I just start to learn Deutsch, and I'm confuse bc  in Langenscheit's book says that  Das Arbeiten (sing) and in a POns Worterbuch says die Arbeit (sing) and die Arbeiten (plural).

Maybe  Das Arbeiten has another meaning ,which?

thank you!
vielen Danke!


----------



## heidita

*das Arbeiten* viene del verbo

Para sustantivar un verbo se usa el artículo neutro y mayúscula, verbo en infinitivo

Das Arbeiten

Das Singen

Das Kaufen


----------



## jackiemar

Gracias pero el significado es el mismo no? es decir seria como : el trabajar
 otra pregunta me puedes decir q significa Blumentopf?
Gracias


----------



## jackiemar

Perdona era Topfblumen 
Gracias


----------



## jebbe

> Gracias pero el significado es el mismo no?
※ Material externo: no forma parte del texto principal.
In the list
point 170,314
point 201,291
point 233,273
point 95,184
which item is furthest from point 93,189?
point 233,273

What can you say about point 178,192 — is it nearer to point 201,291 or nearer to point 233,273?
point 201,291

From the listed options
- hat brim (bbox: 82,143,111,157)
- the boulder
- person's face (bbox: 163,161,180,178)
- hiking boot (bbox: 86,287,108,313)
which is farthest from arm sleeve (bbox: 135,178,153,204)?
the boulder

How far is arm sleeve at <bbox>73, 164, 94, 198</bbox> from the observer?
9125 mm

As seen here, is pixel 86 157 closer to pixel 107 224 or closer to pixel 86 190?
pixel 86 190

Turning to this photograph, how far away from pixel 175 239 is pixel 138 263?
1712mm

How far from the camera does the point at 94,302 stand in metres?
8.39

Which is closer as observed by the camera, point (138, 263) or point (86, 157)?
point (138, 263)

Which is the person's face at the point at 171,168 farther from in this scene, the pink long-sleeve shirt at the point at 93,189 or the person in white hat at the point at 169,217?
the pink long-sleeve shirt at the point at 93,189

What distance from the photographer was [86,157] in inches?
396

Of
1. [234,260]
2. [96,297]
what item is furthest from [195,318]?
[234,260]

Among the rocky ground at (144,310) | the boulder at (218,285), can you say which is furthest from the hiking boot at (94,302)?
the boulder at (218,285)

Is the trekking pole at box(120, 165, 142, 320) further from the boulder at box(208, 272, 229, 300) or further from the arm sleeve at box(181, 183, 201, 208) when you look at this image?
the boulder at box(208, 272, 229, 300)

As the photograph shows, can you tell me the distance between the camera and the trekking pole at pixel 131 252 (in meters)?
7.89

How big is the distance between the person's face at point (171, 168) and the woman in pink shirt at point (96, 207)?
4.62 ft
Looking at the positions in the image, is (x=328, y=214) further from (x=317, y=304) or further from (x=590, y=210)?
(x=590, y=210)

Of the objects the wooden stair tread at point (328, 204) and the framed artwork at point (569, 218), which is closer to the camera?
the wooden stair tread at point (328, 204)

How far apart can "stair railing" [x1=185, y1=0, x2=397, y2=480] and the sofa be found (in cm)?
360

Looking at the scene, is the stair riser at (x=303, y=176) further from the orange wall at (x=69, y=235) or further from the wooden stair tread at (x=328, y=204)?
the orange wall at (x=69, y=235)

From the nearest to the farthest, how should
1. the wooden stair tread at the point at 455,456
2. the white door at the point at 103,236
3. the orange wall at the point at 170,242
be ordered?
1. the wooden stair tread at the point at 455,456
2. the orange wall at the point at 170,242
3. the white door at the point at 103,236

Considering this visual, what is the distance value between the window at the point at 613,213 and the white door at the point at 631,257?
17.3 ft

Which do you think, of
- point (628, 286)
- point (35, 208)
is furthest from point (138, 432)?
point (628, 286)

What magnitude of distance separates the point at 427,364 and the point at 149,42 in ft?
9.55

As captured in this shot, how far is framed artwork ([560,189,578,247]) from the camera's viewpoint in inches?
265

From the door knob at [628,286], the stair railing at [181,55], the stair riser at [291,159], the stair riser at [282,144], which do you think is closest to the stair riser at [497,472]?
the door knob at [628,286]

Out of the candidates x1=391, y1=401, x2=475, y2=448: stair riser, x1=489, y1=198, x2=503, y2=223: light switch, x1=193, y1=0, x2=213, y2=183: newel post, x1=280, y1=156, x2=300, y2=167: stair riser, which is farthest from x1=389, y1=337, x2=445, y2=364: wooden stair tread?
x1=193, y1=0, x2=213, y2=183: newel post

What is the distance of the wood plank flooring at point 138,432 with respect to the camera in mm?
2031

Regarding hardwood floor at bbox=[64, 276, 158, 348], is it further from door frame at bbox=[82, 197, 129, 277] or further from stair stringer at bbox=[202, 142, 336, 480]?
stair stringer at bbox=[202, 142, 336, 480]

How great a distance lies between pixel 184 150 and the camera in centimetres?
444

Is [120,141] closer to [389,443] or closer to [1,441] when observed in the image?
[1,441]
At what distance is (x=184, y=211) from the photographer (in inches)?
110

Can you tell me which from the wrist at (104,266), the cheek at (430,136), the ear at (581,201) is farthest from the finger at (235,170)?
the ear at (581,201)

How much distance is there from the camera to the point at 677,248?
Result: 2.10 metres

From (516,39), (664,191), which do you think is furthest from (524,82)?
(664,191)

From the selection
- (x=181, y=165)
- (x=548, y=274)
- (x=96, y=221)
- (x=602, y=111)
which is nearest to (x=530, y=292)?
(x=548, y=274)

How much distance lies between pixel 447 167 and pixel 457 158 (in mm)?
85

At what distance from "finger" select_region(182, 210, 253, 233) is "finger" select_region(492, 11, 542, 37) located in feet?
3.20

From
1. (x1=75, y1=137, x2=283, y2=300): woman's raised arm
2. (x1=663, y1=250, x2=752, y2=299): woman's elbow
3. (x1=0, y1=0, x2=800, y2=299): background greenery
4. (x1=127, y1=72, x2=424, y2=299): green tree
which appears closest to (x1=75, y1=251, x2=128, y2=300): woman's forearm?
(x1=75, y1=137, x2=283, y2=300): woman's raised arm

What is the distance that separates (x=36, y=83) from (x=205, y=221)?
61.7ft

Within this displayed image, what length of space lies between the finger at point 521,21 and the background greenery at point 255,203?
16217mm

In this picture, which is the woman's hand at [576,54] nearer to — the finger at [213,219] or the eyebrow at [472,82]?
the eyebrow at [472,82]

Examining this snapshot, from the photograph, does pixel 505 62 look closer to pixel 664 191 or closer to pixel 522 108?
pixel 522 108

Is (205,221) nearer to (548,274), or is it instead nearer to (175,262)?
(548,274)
No, "die Arbeit" es "el trabajo", "das Arbeiten" representa la accion de trabajar. Creo que es como "el trabajo" y "el trabajar", pero mi español no es suficiente para estar seguro.
jebbe


----------



## jebbe

"Topfblumen" son "flores de maceta":* http://dict.leo.org/esde?lp=esde&p=/gQPU.&search=maceta

*EDIT: This discussion might belong in a new thread...


----------



## jackiemar

Gracias Jebbe por todo , ya me quedo claro

Tschüss


----------



## jebbe

Es correcto que "das Arbeiten"  significa "el trabajar" en español? No lo encuentro en leo...
Gracias,
jebbe


----------



## boyaco

> Es correcto que "das Arbeiten" significa "el trabajar" en español? No lo encuentro en leo...


 
ja, das stimmt. 
heidita hat das erkärt.


----------



## jebbe

boyaco said:


> ja, das stimmt.
> heidita hat das erkärt.


Ach so, da habe ich mich wohl missverständlich ausgedrückt - meine Frage war, ob im Spanischen genauso substantiviert wird wie im Deutschen (was ich aufgrund von jackiemars Post vermutet habe) und ob die Bedeutung dann die gleiche ist. Aber das ist jetzt klar, danke!

jebbe


----------



## heidita

jebbe said:


> Ach so, da habe ich mich wohl missverständlich ausgedrückt - meine Frage war, ob im Spanischen genauso substantiviert wird wie im Deutschen (was ich aufgrund von jackiemars Post vermutet habe) und ob die Bedeutung dann die gleiche ist. Aber das ist jetzt klar, danke!
> 
> jebbe


 
Ich glaube da hatten wir die Frage nicht richtig verstanden. Eigentlich gibt es einen kleinen Unterschied. Im Spanischen wird das Verb mit dem maskulinen Artikel substantiviert.

Das Arbeiten: el trabajar

Das Rauchen: el fumar.

El fumar es malo.
Das Rauchen ist schlecht.

Obwohl hier in beiden Fällen der Artikel ausgelassen werden könnte.


----------



## jebbe

Vielen Dank! Dass es im Spanischen nicht der Artikel im Neutrum ist hatte ich fast vermutet. 

jebbe


----------